Perhaps the most important thing to understand about the way the US is understood is that it isn’t, but people feel they do. Through TV, music, film and multi-national organisations (Starbucks, McDonalds, KFC etc), many people in the UK think they are familiar with American culture. This is probably true in reverse: through music, TV formats, film and a vague feeling of historical connection. Through media, ideas like: rich, racially-tense, belligerent, generous, loud, capitalistic, introspective, neurotic, extraverted and untraveled are associated in the British mind with America.

This sense of familiarity can make it difficult to explain that the US is extremely heterogeneous. Its political, racial, cultural, historical and geographic differences would make the average European’s head spin. These are differences a European would experience through travelling across different countries, not through a single nation. It’s hard to express adequately to a British audience how far apart say: Seattle and New Orleans are culturally, or that New York City is hugely different even from the rest of New York State (though this may resonate with London, which is also very different from anywhere outside the M25).

But, there is something about being American, about resonating with a strong national ideal that is certainly seen. The US is paradoxically very American, despite its diversity. There’s a patriotism and an optimism that is understood but is confusing: it’s admired and distrusted at the same time.

American foreign affairs have been watched with extreme discomfort and apprehension: the wars in Iraq and Afghanistan were extremely controversial in the UK. Tony Blair’s decision to take the UK into combat without the remit of the UN was seen as following too closely in America’s wake. A lot of the satire here from a few years ago featured Tony Blair as a self-conscious lacky to George Bush’s violent and bumbling foreign policy.

Social divisions within the US are noticed but not understood. Coming from a relatively poor part of the US, it’s difficult to hear people talking about rich Americans as if there are no other kinds. I don’t know if this is something that’s completely part of the stereotype, but it’s probably safe to say that although the US is certainly relatively rich, the difference between rich and poor are huge and not necessarily understood outside the States—or inside, for that matter.

It is probably true that American culture contains something in particular that is difficult for the British to like: it takes itself seriously. I think that Americans generally have a higher opinion of their own culture than the British do of theirs. That’s not to say that Brits aren’t proud to be so, but that they seem to be more tempered and also make light of the foibles they know about. A lot of British humour, for example, is self-deprecating and makes fun of itself for how it must be perceived abroad. Americans more easily default to seeing the rest of the world as foreign, and seeing itself from another perspective is harder. This, even as I type it, brings out another conflict, however. It is probably more true of “middle America”—of the South, the MidWest and the Southwest—than it is of the coasts. But, I do think it is broadly applicable to American culture as a whole.

Some truths are better understood, but still only partially: America is seen as not caring about its poor because of its system of non-public healthcare provision and social services. It’s shocking to people that anyone would have to pay for emergency medical treatment, or be saddled with debt through misfortune. The American misunderstanding of socialism is seen as silly: anything socially beneficial is seen in the US almost instantly as socialism (this is something that’s at least true in the conservative parts of the US) and therefore evil. I don’t think most Americans know the difference between socialism and liberalism or progressivism. It’s not a distinction I made very well until far more recently than I care to admit.

> [WHAT YOU NEED TO DO]:
[1] Translate this sentence from the passage on British perceptions of America into Spanish: "The US is paradoxically very American, despite its diversity."
[2] Transcribe the passage on British perceptions of America from "But, there is" up to and including "bumbling foreign policy.".

> [INFORMATION SHOWN]:
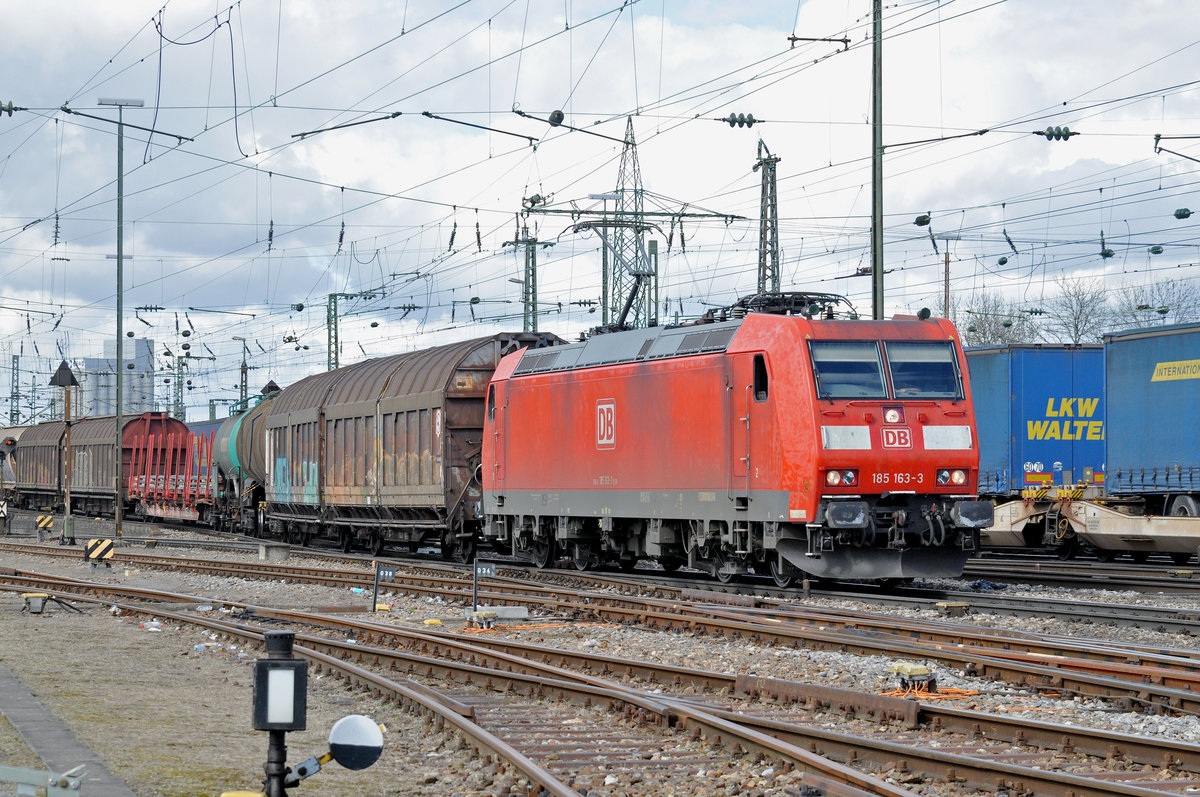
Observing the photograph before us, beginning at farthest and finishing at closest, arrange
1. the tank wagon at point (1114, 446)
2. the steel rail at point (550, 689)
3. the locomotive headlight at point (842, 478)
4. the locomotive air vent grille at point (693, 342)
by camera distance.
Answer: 1. the tank wagon at point (1114, 446)
2. the locomotive air vent grille at point (693, 342)
3. the locomotive headlight at point (842, 478)
4. the steel rail at point (550, 689)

> [TASK-BY-TASK OUTPUTS]:
[1] Estados Unidos es, paradójicamente, muy estadounidense, a pesar de su diversidad.

[2]
But, there is something about being American, about resonating with a strong national ideal that is certainly seen. The US is paradoxically very American, despite its diversity. There’s a patriotism and an optimism that is understood but is confusing: it’s admired and distrusted at the same time.

American foreign affairs have been watched with extreme discomfort and apprehension: the wars in Iraq and Afghanistan were extremely controversial in the UK. Tony Blair’s decision to take the UK into combat without the remit of the UN was seen as following too closely in America’s wake. A lot of the satire here from a few years ago featured Tony Blair as a self-conscious lacky to George Bush’s violent and bumbling foreign policy.